Thursday 3 July 2014

Pastor Has Gay Cure

The reverend Frank Schiften from the Universal life ministries church of Jesus and all the prophets  in San Francisco has something to add to the Bible.
Schiften was sitting on the toilet one morning listening though the door to his wife doing her constant nagging about his spending from their joint bank account when he asked the lord for guidance.

In his own words, "I had just dropped a deuce when in my mind's eye God was talking to me, he told me that the Bible was not yet finished and I was the one to do it"  God spoke with a mid-western American accent and a slight lisp by the way. "I know you better than anyone, stop hiding who you are, females are only to be used for breeding and you have produced 2 fine children now be yourself and step out of the closet and into the light my son."

God went on to tell Mr Schiften that being homosexual was God's true gift to humanity and was the  true natural state for all men. Ghey weemen are just kidding themselves or have issues, their place in Heaven is secure but men who are straight will go straight to Hell.
 
 87% of soccer spectators have had a at least one experiment with homosexuality and think about their favourite players during sex.

Those men who join in with group male activities know they are ghey in their subconscious but refuse to face it. Satan is the one who is preventing this. 

Schiften has typed up 3 pages of what God had told him and has demanded that it be added to any new printings of the Bible, so far church leaders have denounced this idea. Prominent French clergyman Cardinal Richelieu said, "This is preposterous, you expect us to believe that God has spoken to you rather than say,  me? You must think us stupid to to think we will fall for that, give us proof and then we'll believe, until then keep your imaginary friend to yourself."    

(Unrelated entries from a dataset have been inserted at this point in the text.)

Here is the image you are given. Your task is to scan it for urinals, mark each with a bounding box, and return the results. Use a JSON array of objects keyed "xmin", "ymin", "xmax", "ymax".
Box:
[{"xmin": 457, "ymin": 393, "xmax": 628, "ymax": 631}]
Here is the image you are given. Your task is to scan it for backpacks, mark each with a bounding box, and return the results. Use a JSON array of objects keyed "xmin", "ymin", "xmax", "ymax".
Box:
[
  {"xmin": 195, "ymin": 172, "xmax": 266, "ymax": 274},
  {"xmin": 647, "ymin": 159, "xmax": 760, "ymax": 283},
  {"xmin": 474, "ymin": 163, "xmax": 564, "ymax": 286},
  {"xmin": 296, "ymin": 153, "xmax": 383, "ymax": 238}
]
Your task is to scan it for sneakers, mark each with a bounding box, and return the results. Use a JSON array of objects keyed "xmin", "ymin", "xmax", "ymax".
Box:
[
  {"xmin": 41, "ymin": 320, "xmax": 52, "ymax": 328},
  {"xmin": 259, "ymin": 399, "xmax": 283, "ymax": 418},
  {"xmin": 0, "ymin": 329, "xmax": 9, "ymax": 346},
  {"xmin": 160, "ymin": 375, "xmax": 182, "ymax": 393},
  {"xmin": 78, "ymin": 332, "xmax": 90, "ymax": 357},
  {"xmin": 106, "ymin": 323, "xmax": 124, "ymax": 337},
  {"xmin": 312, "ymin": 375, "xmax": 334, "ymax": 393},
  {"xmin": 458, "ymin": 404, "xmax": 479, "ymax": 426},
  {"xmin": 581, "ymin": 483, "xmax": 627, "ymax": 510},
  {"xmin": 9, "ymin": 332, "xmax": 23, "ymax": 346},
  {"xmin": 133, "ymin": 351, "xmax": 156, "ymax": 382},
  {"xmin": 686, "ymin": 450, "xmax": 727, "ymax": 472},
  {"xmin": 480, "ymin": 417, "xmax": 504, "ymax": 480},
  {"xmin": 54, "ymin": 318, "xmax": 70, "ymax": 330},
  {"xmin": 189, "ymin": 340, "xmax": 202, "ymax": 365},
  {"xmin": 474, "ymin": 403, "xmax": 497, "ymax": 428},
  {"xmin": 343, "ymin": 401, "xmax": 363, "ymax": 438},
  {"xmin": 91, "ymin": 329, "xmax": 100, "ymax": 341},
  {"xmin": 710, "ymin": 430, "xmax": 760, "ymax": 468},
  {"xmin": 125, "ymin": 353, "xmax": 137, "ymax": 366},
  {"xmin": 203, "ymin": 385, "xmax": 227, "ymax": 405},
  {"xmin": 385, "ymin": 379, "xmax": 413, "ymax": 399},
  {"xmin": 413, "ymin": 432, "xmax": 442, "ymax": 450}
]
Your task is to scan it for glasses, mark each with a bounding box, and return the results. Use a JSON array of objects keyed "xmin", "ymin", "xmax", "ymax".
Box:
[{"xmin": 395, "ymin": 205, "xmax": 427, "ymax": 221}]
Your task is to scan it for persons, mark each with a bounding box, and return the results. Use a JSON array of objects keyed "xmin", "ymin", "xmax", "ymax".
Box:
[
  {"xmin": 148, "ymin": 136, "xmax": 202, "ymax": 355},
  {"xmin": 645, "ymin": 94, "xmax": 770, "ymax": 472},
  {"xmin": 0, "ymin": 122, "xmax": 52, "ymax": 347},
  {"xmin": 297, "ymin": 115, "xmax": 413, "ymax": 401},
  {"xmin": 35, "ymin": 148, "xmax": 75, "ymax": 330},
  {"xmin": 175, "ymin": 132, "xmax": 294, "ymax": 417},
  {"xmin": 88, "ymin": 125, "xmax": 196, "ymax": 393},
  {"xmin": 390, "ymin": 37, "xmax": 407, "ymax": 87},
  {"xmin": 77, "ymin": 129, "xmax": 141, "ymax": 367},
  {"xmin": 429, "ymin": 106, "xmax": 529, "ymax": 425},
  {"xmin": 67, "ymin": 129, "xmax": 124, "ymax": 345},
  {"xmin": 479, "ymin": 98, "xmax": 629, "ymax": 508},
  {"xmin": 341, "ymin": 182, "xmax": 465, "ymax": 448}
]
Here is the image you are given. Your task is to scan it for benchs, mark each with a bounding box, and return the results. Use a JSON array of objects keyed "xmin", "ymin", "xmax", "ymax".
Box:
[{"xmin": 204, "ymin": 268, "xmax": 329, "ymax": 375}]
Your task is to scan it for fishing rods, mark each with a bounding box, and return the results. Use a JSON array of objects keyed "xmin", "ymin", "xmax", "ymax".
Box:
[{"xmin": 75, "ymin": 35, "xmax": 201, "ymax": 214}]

Well said Cardinal. Just because you said so doesn't make it true, am I right? 4/10 people hallucinate during the defecation process, it has to do with losing brain cells while pooing. A large dungie pushed out at speed will cause the loss of thousand of brain cells in one go which can cause hallucinations and phantom smells.  

 

Schiften left his wife of 18 years and now lives in a room at the back of his church with a Hispanic gardener named Jesus. He claims to be able to cure straight men through intensive scripture study and lots of oral sex. It is thought that this method will appeal to long term married men who can barely remember what a blow job is.

Schiften strokes his mustache and beard and says, "If there's hair, God wants you to put it there."